Далее все начиналось по новой.

Остановившись у тутового дерева, росшего на краю дворика, Джеймс наблюдал за парами. Подмастерье не мешал ему и не торопил. Понимал: клиент хочет видеть, что ему предлагают. Открытый, услужливый, подмастерье производил впечатление честного человека. Такой не раздражает, стоя рядом.

Даже если от него несет чесноком.

Джеймс извлек платок, смоченный духами, поднес к лицу, не заботясь о том, что подмастерье может счесть клиента манерным фатом, — и продолжил наблюдать.

Пики здесь предпочитали тяжелые, восьми локтей в длину, с наконечником о четырех гранях. На древке, окрашенном в синий цвет, в средней части имелась скоба для крепления темляка. Сабли же были обычные, не слишком изогнутые «адамашки» с крошечной гардой, плохо защищающей руку.

Следя за ухватками, опытный фехтовальщик сразу заметил бы: тут в почете «херварская» метода. Все парады — длинные и берутся с кончиком клинка, обращенным вниз, к земле. Естественно, при такой гарде надо беречь кисть, даже если против тебя — пика, а не другая сабля…

— И — раз! И — два! И — три!

Подмастерье, устав ждать, принялся командовать парами. Считая вслух, он ускорил темп действий — не столько для пользы занимающихся, которые перестали следить за чистотой исполнения, сколько для клиента, желая показать товар лицом.
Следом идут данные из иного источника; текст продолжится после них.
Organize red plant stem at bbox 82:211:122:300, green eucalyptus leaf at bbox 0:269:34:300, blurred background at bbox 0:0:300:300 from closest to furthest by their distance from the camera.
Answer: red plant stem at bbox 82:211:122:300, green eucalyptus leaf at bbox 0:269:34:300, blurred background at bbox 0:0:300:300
— И — раз! Что скажете, сударь?

Зря он это спросил.

Обнажив рапиру, Джеймс жестом попросил ближайшего пикинера обождать — и без лишних слов занял место напротив, вежливо отстранив ученика с саблей. Тот сперва глянул на подмастерье: дескать, все ли в порядке? — и, дождавшись ответного кивка, убрался прочь.

— Ан гард, сударь!

Смеясь, Джемс отсалютовал пикинеру.

— И — раз!

Усатый силач-пикинер, как автомат, созданный умельцем-механикусом, шагнул и сделал выпад. Этот выпад ничем не отличался от сотни предыдущих. Для пикинера — но не для Джеймса. Взяв заказанную «высокую приму», вместо того, чтобы убраться с линии атаки вбок, молодой человек с быстротой молнии ринулся вперед, вертясь волчком и вынося кисть руки с рапирой вверх, еще выше, «подвешивая» над лбом в «спущенную септу».

Словно бешеное веретено, опоясанное стальной нитью, прокатилось по древку пики. Пикинер еще выдыхал финальное «Х-ха!», а Джеймс Ривердейл уже стоял слишком близко к нему, и острие рапиры грозило вонзиться, упав сверху вниз, в ямочку между ключицами усача.

— Вот что я скажу, сударь! — подвел итог Джеймс. Подумал и добавил: — В целом — неплохо. Но скорость выполнения приема не должна мешать ученикам думать. Иначе мы торопимся в пропасть.

Последняя сентенция принадлежала дедушке Эрнесту. Объяснять это подмастерью молодой человек счел излишним.

— Я рада, что вам понравилось, — сказали за спиной. Джеймс повернулся.

За ним, держа в руках шпагу, стояла дама.

— Пойдемте, я вас попробую.

Да, она выразилась именно так: попробую. Что самое удивительное, это не вызвало в Джеймсе ответную волну раздражения. Наверное, потому, что дама говорила кратко и деловито, подобно Франтишеку Челлини, когда тот знакомился с новым учеником.